HYPERSYNC or HI-SYNC

If you have elinchrom strobes like a Quadra or Ranger RX you now have two options to enter the world of high-shutter-speed flash-synchronization: Pocketwizard or the new Elinchrom Skyport HS Plus.

OLD BUDDY OR NEW KID ON THE BLOCK

I thought it would be a good idea to recheck my old test-results with my pocketwizard-elinchrom-combo, before deciding to buy the new Skyport.
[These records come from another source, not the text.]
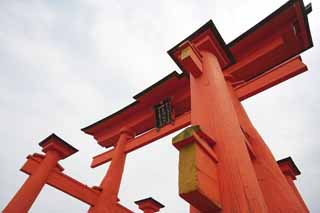 photo,material,free,landscape,picture,stock photo,Creative Commons,Otorii of Itsukushima-jinja Shrine, World's cultural heritage, Otorii, Shinto shrine, I am cinnabar red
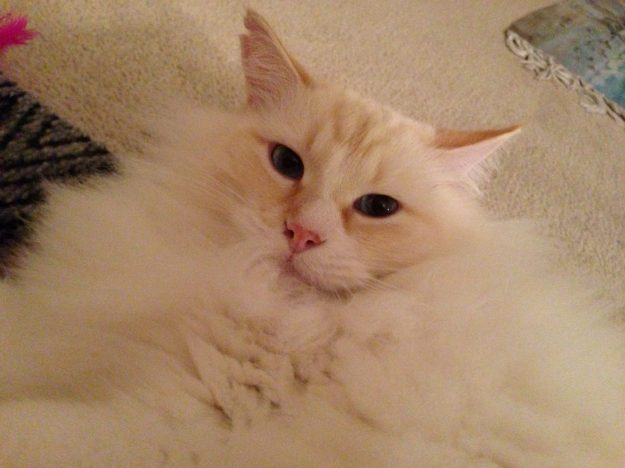Symba (flame point) loved by Liz Broussard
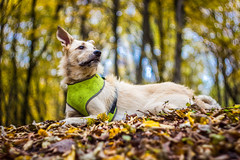 Tzuki (Pan.Ioan) Tags: dog domestic pets animal canine mammal nature outdoors trees leaves autumn colorful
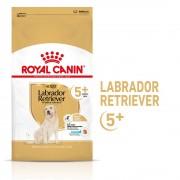 Royal Canin Labrador Retriever Adult 5+ pour chien - 2 x 12 kg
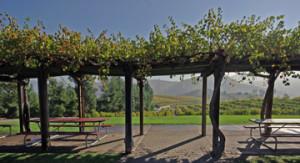 Orfila Winery & Vineyards, California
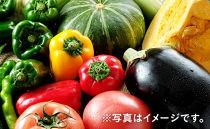 「ベジーズ館」の夏野菜詰め合わせセット【数量限定】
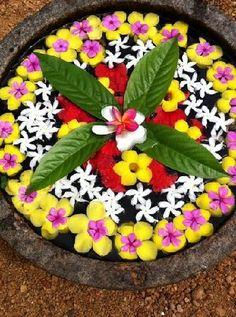 Philipkutty's Farm: fresh flowers arranged outside the door #India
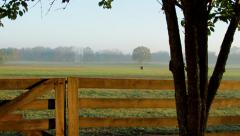 Morning Light Horses Ranch Pan Stock Footage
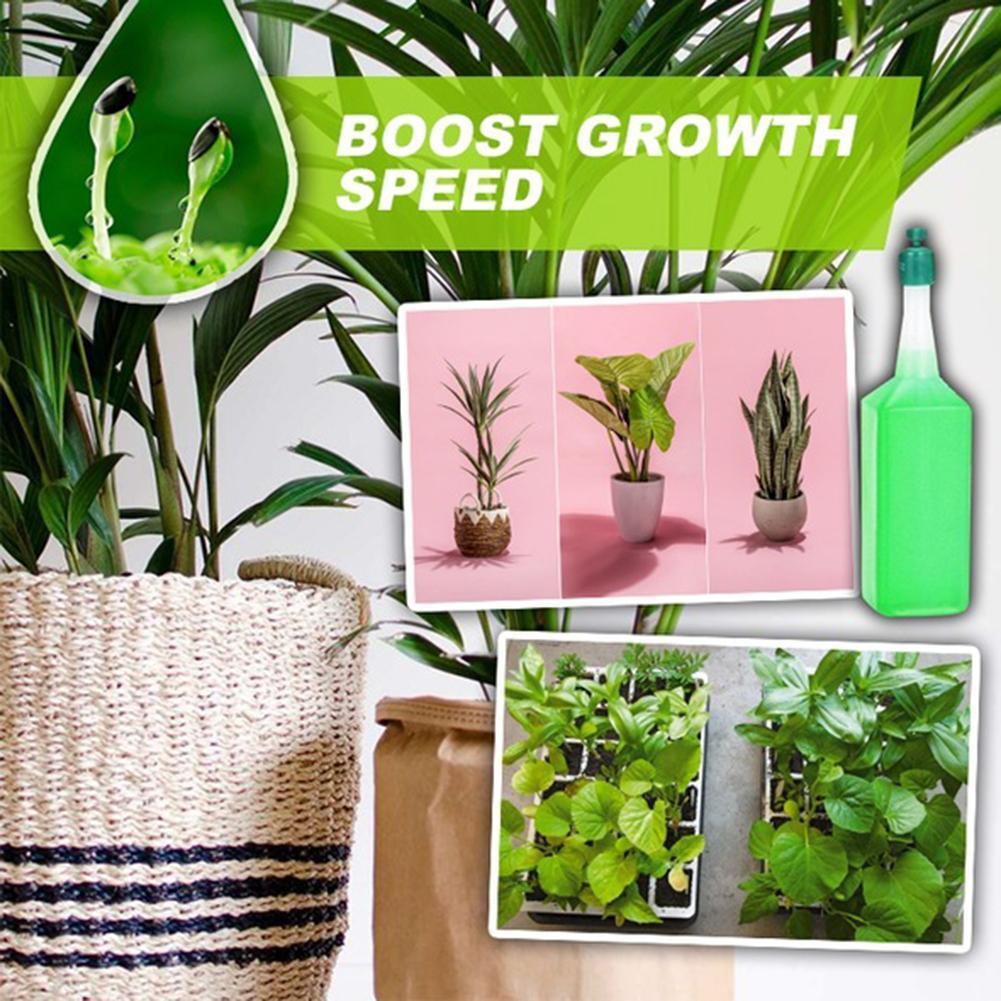 38ml plante hydroponique Solution nutritive engrais bambou fleur engrais en pot vert concentré engrais foliaire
I am interested if all these pr-statements from elinchrom are true and Hi-sync really beats Hypersync.

So first let´s see what the old buddies are capable of…

NIKON D810 & ELINCHROM RANGER RX SPEED AS

NIKON D810 & ELINCHROM QUADRA

 

correction: TT1 instead of TT5 and PowerST4 … because the on/off-setting for “hypersync only” comes from the tt1

DIFFERENT POINT OF VIEW

All the images above are unaltered jpgs directly ooc. Only the text and histogramm was added.

To get comparable results, i always tried to expose to the point where the highlights were just before starting to blow out. In this case the correct exposure for the face would have caused an overexposed bottom of the image. Since blown out highlights are more difficult to recover than too dark mids and shadows, this would be a good approach in real life as well.

 

There are always two images with the same shutter-speed and strobe-power-setting. The only things that differ are the “hypersync only-function” (on/off) and the resulting luminance, which is represented by f-stop and iso.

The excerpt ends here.